No dia seguinte, desanimada, vi que um tapume fechava a parede, fazendo as vezes de pedra, e do lado havia uma pequena abertura substituindo o tubo de cera por onde elas faziam seu movimentado entra-e-sai. Algumas abelhas voavam por ali, indicando que, aparentemente, haviam resistido à tragédia (“só trocamos a porta da entrada”, ironizava seu Antonio).
Mas a alegria durou pouco. Mais um dia, e seu Antonio me contou que havia visto, logo cedo, o enxame voar todo junto, abandonando o local (“acharam um condomínio melhor, foram seguindo o corretor”). Apavorei-me, pois minha cliente iria voltar naquele dia...
Não dá para registrar a confusão que se instalou. Ela, desesperada, ligando para o especialista, e ele tentando minimizar a tragédia dizendo que, se houvesse ainda alguma movimentação de abelhas por ali, poderia salvar parte do enxame. Mas não havia. A mim, confessou que as abelhas saírem todas voando juntas, depois desse episódio, seria um fato muito raro. Elas passam cerca de 90 dias construindo um novo ninho nas proximidades (a abelha jataí nunca voa a mais de 800 a 1000m de onde está), e só fariam essa revoada em enxame caso a movimentação tivesse se iniciado neste período – o que não é verdade. “Para mim”, ele segredou, “a colônia foi destruída. O pessoal viu a colméia aberta, comeu o mel e depois fechou tudo com o tapume, só para parecer que estava tudo bem”. Faz sentido.

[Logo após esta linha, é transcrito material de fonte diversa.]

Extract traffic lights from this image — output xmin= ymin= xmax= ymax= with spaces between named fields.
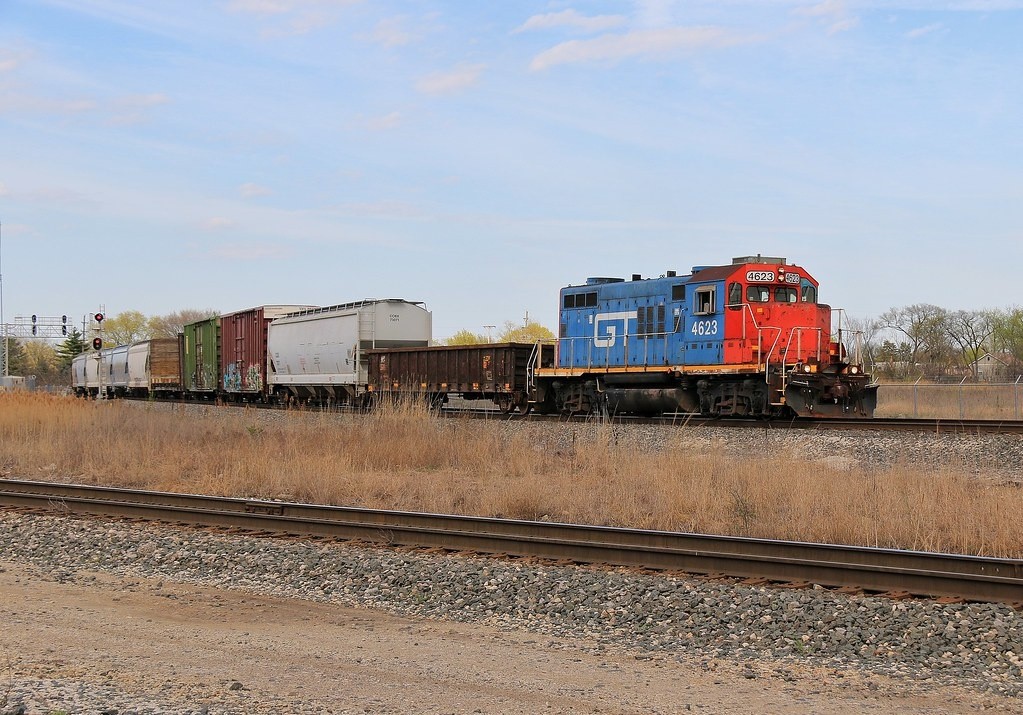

Minha cliente me ligou catatônica. Ficou em silêncio ao telefone, apenas dizendo, com voz sumida, de quando em quando: “Eu recomendei tanto...”. Perdi o sono por causa das tais abelhas. Já havia perdido tempo demais também por causa delas, tentando resolver a situação.
Então, decidi: quando minha cliente for viajar novamente – e só vai voltar quando a obra estiver terminada – vou comprar do seu Waldemar uma caixa especial, dessas bonitinhas, feitas artesanalmente para compor o paisagismo do jardim, com um enxame de abelhas jataí dentro. Custa meio caro, mas compensará as lágrimas da minha cliente e as lamúrias que eu teria que ouvir daqui para frente. E o melhor: seu Antonio se prontificou em rachar comigo a caixa. Não a caixa propriamente dita, mas o valor dela, claro. Afinal, chega de cultivar abelhas sem ferrão e sem teto.